Originally posted by jrotten666:
Fine, in the meantime I will put this in very simple terms:
Fine, but I don't need you to put it in simple terms.
Originally posted by jrotten666:
1) A computer system who's hard drive suddenly becomes corrupted and produces Windows is not analogous to the radiation of species.
It is if you would understand I'm talking about the accumulation of information through mutation.
Originally posted by jrotten666:
What you are talking about is a computer system randomly generating software.
Well, of course. That's what I exactly said.
Originally posted by jrotten666:
If you want to compare this to the origin of life, fine. But that is not what we are talking about here. We are talking about the origen of species.
No, you still don't get it. Life or species, is irrelevant. It is about the accumulation of information through mutation.
Originally posted by jrotten666:
How life began is a legitimate question and one that science has some good theories about, but no hard answers, That doesn't mean that we need to insert God into the equation. It just means that it is one of those questions that we do not have a real certain answer for and that we may never have.
We need to insert God into the equation if He is a possibiliy for the production of all life, especially since you plainly say, we have no hard answers and may never have.
Originally posted by jrotten666:
2) If you want to use a better analogy, you would use an example of software becoming "corrupted" and then propagating this corruption to another instance of that software (it's descendant) and producing over time a superior piece of software.
That's exactly what I'm talking about. I thought it was obvious.
Originally posted by jrotten666:
Problem is, software does not do this. Applications do not propagate. They are designed to execute their set of instructions and nothing more. They do not pass their code to their offspring, because they do not reproduce. This makes your analogy fall flat right there. You try to fool people and maybe even yourself into thinking that if evolution were true, then a computer should also just be powered on and Windows could be the result.
Ah, but it does reproduce. You need to think of it in another way. Let's say a harddrive is constantly making little errors.
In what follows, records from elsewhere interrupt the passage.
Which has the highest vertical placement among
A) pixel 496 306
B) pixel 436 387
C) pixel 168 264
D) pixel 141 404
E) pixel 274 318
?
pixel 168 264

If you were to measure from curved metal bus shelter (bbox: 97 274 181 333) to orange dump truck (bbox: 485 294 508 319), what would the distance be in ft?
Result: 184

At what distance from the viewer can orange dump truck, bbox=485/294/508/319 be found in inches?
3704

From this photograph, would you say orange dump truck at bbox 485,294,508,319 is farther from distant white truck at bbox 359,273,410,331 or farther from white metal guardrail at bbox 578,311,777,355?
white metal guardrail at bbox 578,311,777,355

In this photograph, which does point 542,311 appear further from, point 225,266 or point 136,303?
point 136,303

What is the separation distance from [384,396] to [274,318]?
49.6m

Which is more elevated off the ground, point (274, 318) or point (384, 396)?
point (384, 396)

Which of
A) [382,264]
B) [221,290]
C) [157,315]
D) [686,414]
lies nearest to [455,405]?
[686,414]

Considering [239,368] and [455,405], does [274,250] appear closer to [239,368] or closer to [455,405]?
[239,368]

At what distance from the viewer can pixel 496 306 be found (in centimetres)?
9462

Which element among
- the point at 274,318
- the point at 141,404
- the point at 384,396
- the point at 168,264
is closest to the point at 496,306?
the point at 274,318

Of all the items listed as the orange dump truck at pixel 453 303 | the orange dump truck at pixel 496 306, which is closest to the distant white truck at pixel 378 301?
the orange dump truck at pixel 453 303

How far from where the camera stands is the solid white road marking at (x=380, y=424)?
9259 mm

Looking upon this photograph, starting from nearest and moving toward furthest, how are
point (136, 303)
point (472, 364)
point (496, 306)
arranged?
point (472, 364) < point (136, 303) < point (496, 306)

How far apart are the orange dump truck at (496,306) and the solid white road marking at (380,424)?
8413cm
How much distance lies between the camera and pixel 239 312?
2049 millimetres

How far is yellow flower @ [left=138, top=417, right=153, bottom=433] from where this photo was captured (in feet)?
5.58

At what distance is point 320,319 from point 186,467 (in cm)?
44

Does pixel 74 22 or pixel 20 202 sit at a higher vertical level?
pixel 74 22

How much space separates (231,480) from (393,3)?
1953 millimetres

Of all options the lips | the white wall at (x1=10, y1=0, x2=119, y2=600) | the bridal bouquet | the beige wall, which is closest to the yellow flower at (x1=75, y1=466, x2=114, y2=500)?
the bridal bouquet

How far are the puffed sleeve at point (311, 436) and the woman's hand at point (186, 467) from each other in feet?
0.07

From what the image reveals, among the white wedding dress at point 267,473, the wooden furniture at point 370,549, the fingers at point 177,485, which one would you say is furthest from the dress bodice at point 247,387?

Doubling small parts of the code, ommitting other parts, and doing other slight mutations. The computer is rebooted and therefore these changes are passed on to the next generation of software life (use).
It will never make the program better for long. Who knows, amazingly one small mutation will eventually yield a positive. The point is that since mutations are almost exclusively bad, it will kill the program long before it gets better. And you could have a million machines doing the same thing and only the ones producing positive outcomes wouldn't lock up and they would continue. You would never end up with something useful.
Originally posted by jrotten666:
) Software can be designed to propogate, like oraganisms. It could be designed to reproduce copies of itself and to be driven to do so. However, even in this instance, your analogy would fail. Say an application did become corrupted, so that when it replicated itself, this mutation carried over. In every instance this would not be a good thing. When that set of instructions executed, it would fail. In other words, it would not be a viable organism. It would be like every genetic variation being [insert your always fatal genetic disease]. There would be no enviromental situation where the "corruption" would be beneficial. This is not true with living things. Mutations (i.e. genetic variations) are not necessarily a bad thing. Take melanin for example. This genetic trait is beneficial in warmer climates and not in colder climates. With your analogy, the mutation would always be destructive, to the point where the organism would not even be viable. As the melanin example demonstrates, this is not true with living organisms.
Nope, you're wrong. Perhaps just the color changed in the background of windows and it saved some extra hard drive space by being a mutation that did it more efficiently. Therefore, it saved itself from that sector that went bad the next week.
Mutations are almost exclusively bad. A species would be wiped out by nagging ones that didn't benefit, but didn't quite kill it, before anything truly productive, like an eye, could develop. The eye itself wouldn't even make it, since it would be prone to the negative influence of mutations while it was allegedly mutating toward something useful.
It's all about the accumulation of "positive" information.
Originally posted by jrotten666:
4) Of course you use a computer as an example to try to fool people into thinking evolution is false. But why not a watch? If evolution were true, then a watch that was dropped into the toilet should have also suffered "selective pressures" and a superior watch produced as the result. Of course your ordinary person would see right through this metaphor as false because even a child could see that a watch is a man-made machine. So you try to use the "mysticism" of computer technology and feed off the general lack of technical knowledge a lot of people possess to try to get your point across.
LOL - don't be so dramatic. I used a computer because it has an information/code system that can mutate. Of course, I wouldn't use a watch.
And after reading everything you've thrown out I don't see one reason to stop using this illustration.
Originally posted by jrotten666:
You really are better off just sticking to the faith angle. Doesn't matter what the facts are or the evidence. You just need to have faith in God. Too bad that the general population is a little more sophisticated than a few hundred years ago, so that you have to try to put some kind of scientific veneer on superstitious nonesense.
And macro evolutionists are better off just sticking with the faith part too in this religion. The theory has been around for over a century and a half and hundreds of millions aren't buying it. And included in those hundreds of millions are also real working and contributing scientists who know its demise is only a matter of time.